После полагающихся изъявлений приязни Бельский изложил свою печаль:
— Дело тут у меня такое… Святое дельце… Дошло до меня, что Ливонский вор обмен предлагает, своего человечка на воеводу Шестопалова. Вот мне интересно: можно ли как тому делу поспособствовать? Ежели сложится — за мной не заржавеет, — посулил он. — Помнишь ли зброю венгерскую, чернёную? Вот те крест: коли воротится воевода, твоя будет зброя.
На прямой вопрос Годунова — чем просителю так дорог Шестопалов, Бельский ответил без утайки:
— Дык сват он мне! И человек хороший. По делам всяким, и вообще по жизни обязан я ему. Пока он был, дочу мою Настёну в семье не забижали. А теперь ей жизни нет — свекровь со свету сживает. Нет укорота на злую бабу! Вороти воеводу Шестопалова, Богом прошу…
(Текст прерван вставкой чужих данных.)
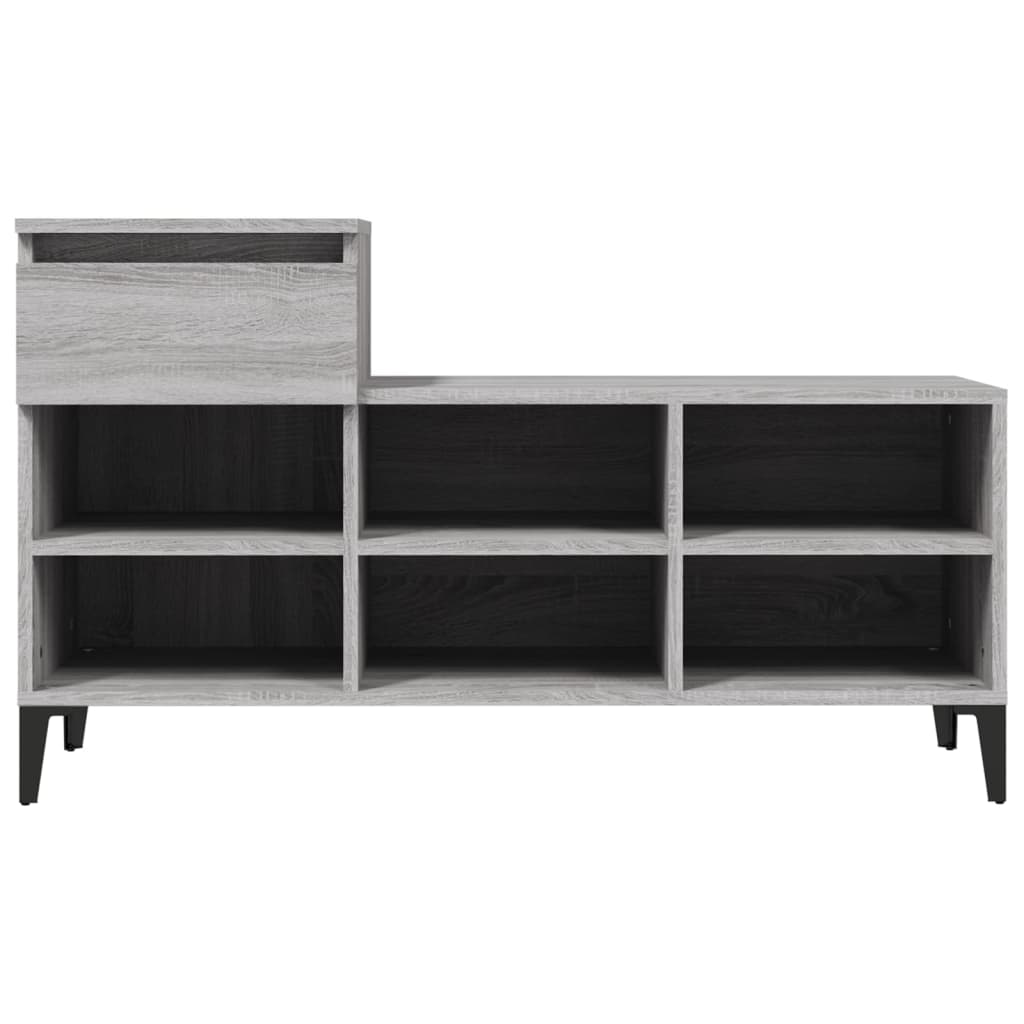 Scarpiera Grigio Sonoma 102x36x60 cm in Legno Multistrato - homemem39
Годунов только головой покачал. Ситуация была по-человечески понятная, да и венгерская зброя была хороша. К тому же сделать любезность Бельскому при нынешней расстановке сил было бы весьма нелишним. И не будь вопрос политическим… — но увы! Борис Феодорович вздохнул и сказал обычное в таких случаях — «Услышал, буду думать». Бельский понял, нахмурился, попрощался сухо.
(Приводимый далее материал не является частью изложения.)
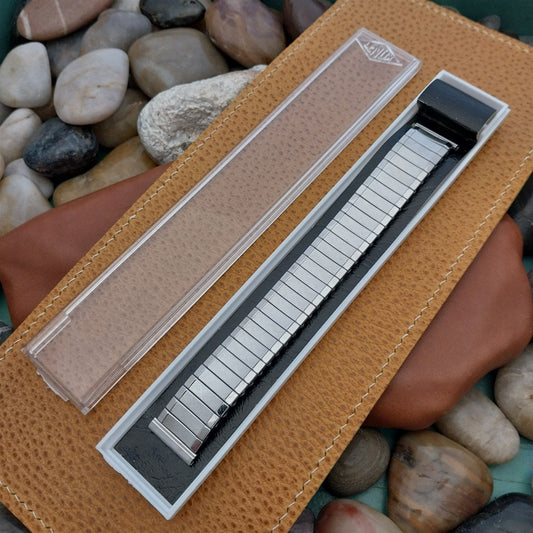 17.2mm Lenox USA Stainless Steel nos 1960s Vintage Watch Band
Во второй раз, тем же утром, тему поднял вдруг православный немецкий аптекарь Кох, личный дилер Годунова: тот брал у него разжигательное. За хлопоты немец посулил Борису Феодоровичу редкое индийское средство для здоровья, именуемое «ганджубас», и другие интересные снадобья — по части мужской силы. На вопрос «что ему до того» аптекарь, не чинясь, ответил — Шестопалов помог ему женить сынка на боярской дочке и у внука был крестным. «Мы, русские люди, чай, не басурмане какие — добро помним!» — заключил он.
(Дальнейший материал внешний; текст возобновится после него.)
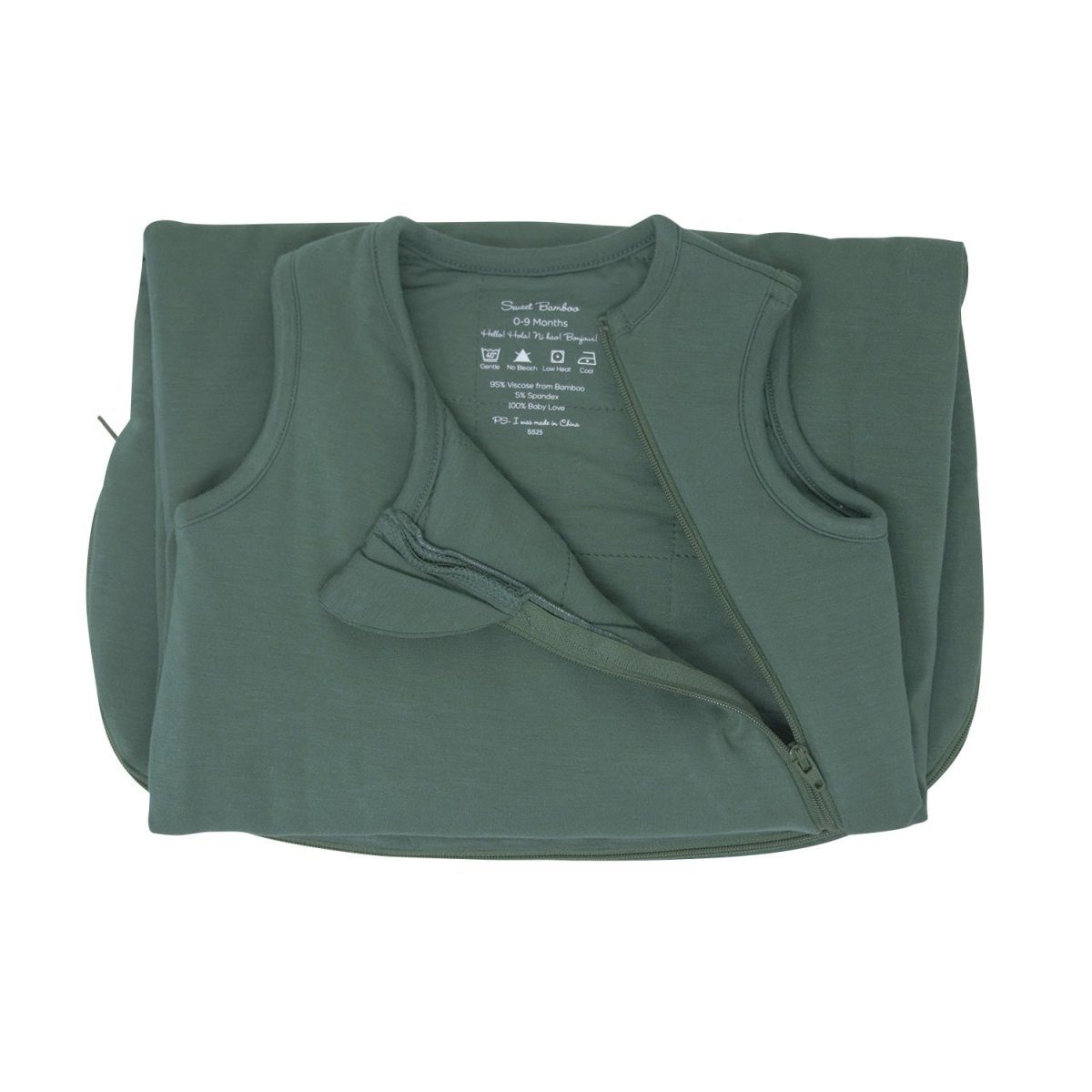 Sweet Bamboo Hunter Green Baby Sleep Sack 1.5 TOG 0 To 9 Months 30in - Everetts Place Boutique -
О плененном воеводе чуть погодя напомнил и торговый мужик Тимошка Сирдалуд, поставляющий в Кремль кисею и фряжское вино. Этот витиевато выразил такую мысль, что ежели вдруг как-нибудь так случится, что воевода Шестопалов на Москву возвернется, то, дескать, на радости такой он, Тимошка, снарядит телегу с бочатами такого вина, какого в Московии доселе и не пробовали вовсе. Воевода, оказывается, приходился ему кумом отчима… После небольшого нажима прояснилось, что именно через Шестопалова Тимошка и получил звание поставщика двора; каковое у него сейчас отбивают лихие люди с плохим товаром, маня дешевизною. Все надежды свои он возлагал на возвращение воеводы, который-де придет — порядок наведет и родича в обиду не даст.
«Это ж надо, — покачал головою про себя Годунов, — сколь многим сей никчемный Шестопалов, оказывается, родственник — да какой любимый!»
Тут как раз боярину, по заведенному дневному распорядку, настала пора облачаться в парадный белый охабень с кровавым исподом и являть светлый лик свой любящему народу. У Красного крыльца разворачивалась тем часом привычная сцена. Собрались людишки.